Lá
pelo final dos anos 80, tempo de fugazes trombadinhas e corruptos de pouca
monta, os escândalos sob investigação desembocavam, quase sempre, em um sujeito
qualquer, desprovido de poder, recursos e notoriedade. "Mas esse sujeito
aí, humilde Zé Ninguém, é o pivô do cambalacho?", perguntavam-se os
primeiros repórteres ou investigadores a chegar até ele. Claro que não. O
sujeito era, apenas o laranja da história. O figurão estava sempre um ou dois
passos além.
Já
vivemos períodos assim, em que os corruptos, envergonhados, se escondiam atrás
de seus laranjas. Com o tempo, inclusive, começaram a aparecer os
profissionais, dotados de raras e bem remuneradas habilidades. Ser laranja
exigia simultânea combinação de discrição e audácia. E lealdade. E
comprometimento. Um bom conjunto, como se vê, de virtudes indispensáveis ao
sucesso e à sobrevivência pessoal. Laranja safado, ou que andasse com o umbigo
de fora, perdia o emprego. Laranja de amostra não era um bom profissional.
Narrou-me
certa feita uma professora que ao formular aos alunos a clássica pergunta - “O
que vocês pretendem ser quando forem grandes?” – as respostas “Laranja,
professora”, ou, simplesmente, "Corrupto professora", quase empatavam
com a resposta “Jogador de futebol, professora”. A gurizada já sabia onde se
decidiam os grandes negócios. O laranja exercia uma atividade quase metafísica.

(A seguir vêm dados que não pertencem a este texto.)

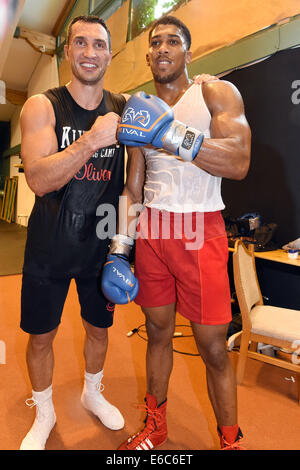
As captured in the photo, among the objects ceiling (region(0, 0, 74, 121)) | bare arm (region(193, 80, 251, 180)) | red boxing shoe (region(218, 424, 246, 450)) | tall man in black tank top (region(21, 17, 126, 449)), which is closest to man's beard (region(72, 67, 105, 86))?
tall man in black tank top (region(21, 17, 126, 449))

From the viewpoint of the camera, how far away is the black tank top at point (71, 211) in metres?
1.48

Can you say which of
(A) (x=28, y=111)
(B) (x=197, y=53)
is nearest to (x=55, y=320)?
(A) (x=28, y=111)

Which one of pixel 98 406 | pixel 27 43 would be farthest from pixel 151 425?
pixel 27 43

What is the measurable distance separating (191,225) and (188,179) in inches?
7.6

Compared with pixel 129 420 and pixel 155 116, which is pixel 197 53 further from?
pixel 129 420

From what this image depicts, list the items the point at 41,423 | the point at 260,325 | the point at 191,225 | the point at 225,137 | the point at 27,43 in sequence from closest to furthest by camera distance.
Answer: the point at 225,137 → the point at 191,225 → the point at 41,423 → the point at 260,325 → the point at 27,43

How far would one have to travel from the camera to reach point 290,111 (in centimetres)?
272

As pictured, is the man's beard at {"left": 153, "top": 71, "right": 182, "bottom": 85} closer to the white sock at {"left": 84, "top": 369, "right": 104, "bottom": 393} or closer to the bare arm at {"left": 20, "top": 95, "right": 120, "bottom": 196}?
the bare arm at {"left": 20, "top": 95, "right": 120, "bottom": 196}

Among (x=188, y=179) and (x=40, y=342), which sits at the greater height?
(x=188, y=179)

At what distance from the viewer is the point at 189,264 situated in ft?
4.49

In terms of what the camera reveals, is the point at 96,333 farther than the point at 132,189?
Yes

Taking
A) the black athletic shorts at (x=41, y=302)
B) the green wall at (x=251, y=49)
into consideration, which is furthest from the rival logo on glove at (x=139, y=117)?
the green wall at (x=251, y=49)

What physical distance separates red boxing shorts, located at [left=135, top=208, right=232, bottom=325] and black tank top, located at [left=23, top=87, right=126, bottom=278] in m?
0.26

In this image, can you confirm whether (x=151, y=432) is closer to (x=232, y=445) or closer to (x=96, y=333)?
(x=232, y=445)
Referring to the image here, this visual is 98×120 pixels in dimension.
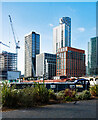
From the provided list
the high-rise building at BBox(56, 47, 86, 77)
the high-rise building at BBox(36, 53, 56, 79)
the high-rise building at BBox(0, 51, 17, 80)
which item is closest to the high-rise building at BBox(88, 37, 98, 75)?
the high-rise building at BBox(56, 47, 86, 77)

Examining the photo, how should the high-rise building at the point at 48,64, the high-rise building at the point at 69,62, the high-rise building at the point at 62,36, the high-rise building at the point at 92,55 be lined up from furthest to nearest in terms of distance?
the high-rise building at the point at 62,36 < the high-rise building at the point at 48,64 < the high-rise building at the point at 69,62 < the high-rise building at the point at 92,55

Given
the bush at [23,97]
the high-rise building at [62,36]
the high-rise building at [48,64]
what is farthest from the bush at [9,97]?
the high-rise building at [62,36]

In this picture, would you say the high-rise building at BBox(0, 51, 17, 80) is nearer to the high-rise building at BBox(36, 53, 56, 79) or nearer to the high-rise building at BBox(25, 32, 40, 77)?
the high-rise building at BBox(36, 53, 56, 79)

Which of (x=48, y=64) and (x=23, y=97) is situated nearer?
(x=23, y=97)

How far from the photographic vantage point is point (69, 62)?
5074 inches

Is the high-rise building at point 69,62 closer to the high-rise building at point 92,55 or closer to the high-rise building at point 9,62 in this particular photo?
the high-rise building at point 92,55

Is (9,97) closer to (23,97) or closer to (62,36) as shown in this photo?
(23,97)

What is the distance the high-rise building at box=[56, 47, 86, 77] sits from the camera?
126938 millimetres

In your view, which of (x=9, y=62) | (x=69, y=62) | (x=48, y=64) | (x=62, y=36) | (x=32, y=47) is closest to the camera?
(x=69, y=62)

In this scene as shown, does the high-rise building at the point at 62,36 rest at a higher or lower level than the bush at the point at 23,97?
higher

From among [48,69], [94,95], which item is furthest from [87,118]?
→ [48,69]

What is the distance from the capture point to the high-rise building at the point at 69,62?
127 metres

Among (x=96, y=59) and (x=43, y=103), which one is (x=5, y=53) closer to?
(x=96, y=59)

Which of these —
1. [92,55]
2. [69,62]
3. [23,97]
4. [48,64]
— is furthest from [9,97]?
[92,55]
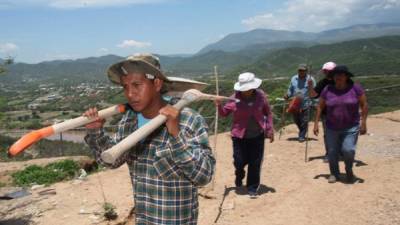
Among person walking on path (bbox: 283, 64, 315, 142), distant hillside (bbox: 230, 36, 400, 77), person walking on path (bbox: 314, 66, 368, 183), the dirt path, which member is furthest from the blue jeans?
distant hillside (bbox: 230, 36, 400, 77)

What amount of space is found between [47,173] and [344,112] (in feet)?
19.3

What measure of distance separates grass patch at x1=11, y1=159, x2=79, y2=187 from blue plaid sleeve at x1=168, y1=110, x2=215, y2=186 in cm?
728

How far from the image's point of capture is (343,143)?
618 cm

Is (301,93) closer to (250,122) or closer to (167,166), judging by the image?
(250,122)

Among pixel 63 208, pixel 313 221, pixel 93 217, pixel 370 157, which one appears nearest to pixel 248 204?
pixel 313 221

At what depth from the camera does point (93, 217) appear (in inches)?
233

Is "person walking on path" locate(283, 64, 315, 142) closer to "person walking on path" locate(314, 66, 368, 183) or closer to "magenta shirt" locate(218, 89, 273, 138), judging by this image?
"person walking on path" locate(314, 66, 368, 183)

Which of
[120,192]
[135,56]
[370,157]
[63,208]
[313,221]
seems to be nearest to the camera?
[135,56]

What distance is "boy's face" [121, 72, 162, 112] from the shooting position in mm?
2129

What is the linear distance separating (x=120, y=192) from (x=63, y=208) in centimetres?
86

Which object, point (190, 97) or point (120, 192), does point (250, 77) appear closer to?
point (120, 192)

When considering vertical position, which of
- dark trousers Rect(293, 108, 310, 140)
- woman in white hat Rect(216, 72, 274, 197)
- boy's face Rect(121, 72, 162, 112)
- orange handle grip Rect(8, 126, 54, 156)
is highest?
boy's face Rect(121, 72, 162, 112)

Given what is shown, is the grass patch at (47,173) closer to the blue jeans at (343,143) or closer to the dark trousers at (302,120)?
the dark trousers at (302,120)

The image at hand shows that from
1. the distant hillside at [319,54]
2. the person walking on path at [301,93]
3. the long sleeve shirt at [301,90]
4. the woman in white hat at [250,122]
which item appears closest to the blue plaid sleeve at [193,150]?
the woman in white hat at [250,122]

Num mundo onde a maior parte parecia não ser, mas era, o laranja parecia ser,
mas não era. Ele agia pelo cós das evidências. Quando uma CPI deitava a mão
sobre o laranja do caso, e começava a espremê-lo, surgia imediatamente um
problema de classificação das espécies que nem o velho Spencer conseguiria resolver.

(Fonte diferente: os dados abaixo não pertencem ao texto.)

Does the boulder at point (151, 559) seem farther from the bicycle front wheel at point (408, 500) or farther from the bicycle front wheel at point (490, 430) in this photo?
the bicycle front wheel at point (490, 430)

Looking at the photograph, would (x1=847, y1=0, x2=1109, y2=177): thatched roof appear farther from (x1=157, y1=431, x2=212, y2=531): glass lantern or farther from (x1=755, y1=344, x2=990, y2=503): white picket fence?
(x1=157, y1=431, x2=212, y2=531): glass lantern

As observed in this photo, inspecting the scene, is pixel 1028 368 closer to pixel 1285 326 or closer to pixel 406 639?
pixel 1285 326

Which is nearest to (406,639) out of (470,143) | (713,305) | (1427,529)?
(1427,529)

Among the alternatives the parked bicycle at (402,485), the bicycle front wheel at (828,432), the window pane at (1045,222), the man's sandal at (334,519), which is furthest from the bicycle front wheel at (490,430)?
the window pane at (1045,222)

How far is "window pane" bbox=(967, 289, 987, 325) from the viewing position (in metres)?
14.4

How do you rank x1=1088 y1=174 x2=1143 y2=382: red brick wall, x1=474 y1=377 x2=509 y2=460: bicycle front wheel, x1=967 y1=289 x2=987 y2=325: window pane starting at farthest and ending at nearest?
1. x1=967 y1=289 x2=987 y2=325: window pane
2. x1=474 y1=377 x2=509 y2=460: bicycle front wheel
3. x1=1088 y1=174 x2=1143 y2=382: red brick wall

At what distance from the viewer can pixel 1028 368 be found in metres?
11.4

Esse laranja é um laranja de primeira, segunda ou terceira geração? Ele tem o
seu próprio laranja ou é laranja de alguém?
Foi
assim por bom tempo, até que a vergonha sumiu de vez e os laranjas perderam
seus empregos, sendo substituídos por simples e bem-humorados apelidos nos
cadernos dos corruptores: Amigo, Todo Feio, Caju, Índio, Angorá, Italiano,
Campari, Velhinho e por vai. Anonimato guardado a sete chaves na cabeça de quem
só procederia às decodificações após um aprendizado de boa vontade e colaboração
na carceragem da PF de Curitiba.
Eis
que surge, agora, uma nova série de apelidos que vem suscitando especulações e
a exigir decodificação. Um acordo de colaboração entre as autoridades
brasileiras, norte-americanas e suíças, descreve as atividades criminosas de
nove "Brazilian Officials" identificados em investigação promovida
pelo Departamento de Justiça dos EUA nos negócios da Odebrecht e da Braskem.

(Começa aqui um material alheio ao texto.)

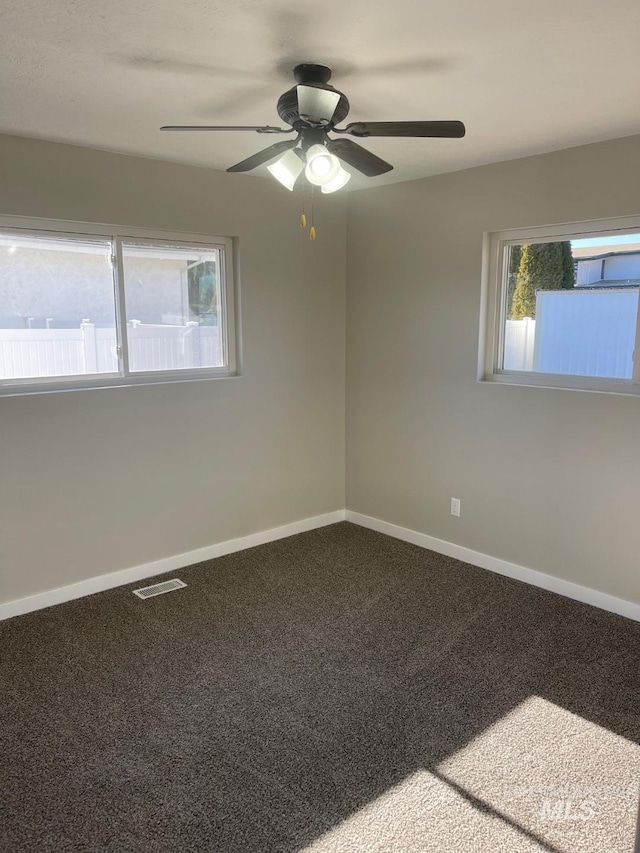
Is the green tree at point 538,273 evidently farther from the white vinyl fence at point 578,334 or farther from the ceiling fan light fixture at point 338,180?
the ceiling fan light fixture at point 338,180

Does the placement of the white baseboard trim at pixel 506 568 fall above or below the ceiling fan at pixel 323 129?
below

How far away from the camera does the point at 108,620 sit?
10.4ft

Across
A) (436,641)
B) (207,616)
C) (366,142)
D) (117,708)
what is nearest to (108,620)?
(207,616)

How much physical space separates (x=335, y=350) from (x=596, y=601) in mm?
2373

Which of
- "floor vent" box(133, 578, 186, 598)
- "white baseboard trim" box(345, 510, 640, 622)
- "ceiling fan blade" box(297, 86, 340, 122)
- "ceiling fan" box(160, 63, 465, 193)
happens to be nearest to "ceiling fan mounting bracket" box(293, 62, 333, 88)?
"ceiling fan" box(160, 63, 465, 193)

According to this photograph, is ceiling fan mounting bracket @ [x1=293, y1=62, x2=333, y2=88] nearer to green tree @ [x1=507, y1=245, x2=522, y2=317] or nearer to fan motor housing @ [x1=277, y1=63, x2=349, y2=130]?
fan motor housing @ [x1=277, y1=63, x2=349, y2=130]

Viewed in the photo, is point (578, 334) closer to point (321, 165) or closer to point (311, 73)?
point (321, 165)

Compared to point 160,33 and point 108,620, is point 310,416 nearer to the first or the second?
point 108,620

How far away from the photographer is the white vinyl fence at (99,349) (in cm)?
314

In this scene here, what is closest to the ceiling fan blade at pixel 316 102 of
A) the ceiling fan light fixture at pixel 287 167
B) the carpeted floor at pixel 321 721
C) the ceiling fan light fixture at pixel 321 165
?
the ceiling fan light fixture at pixel 321 165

Quando a gente pensava que a Lava Jato já tivesse arrancado todo o tapete que encobria
o submundo financeiro da política brasileira, surge uma quinta ponta,
desvelando seus desdobramentos internacionais. E dele emerge, grafado em inglês
como "brazilian official", um certo cavalheiro também conhecido como
Amigo e amigo do peito de generosos laranjas dos quais jamais abriu mão.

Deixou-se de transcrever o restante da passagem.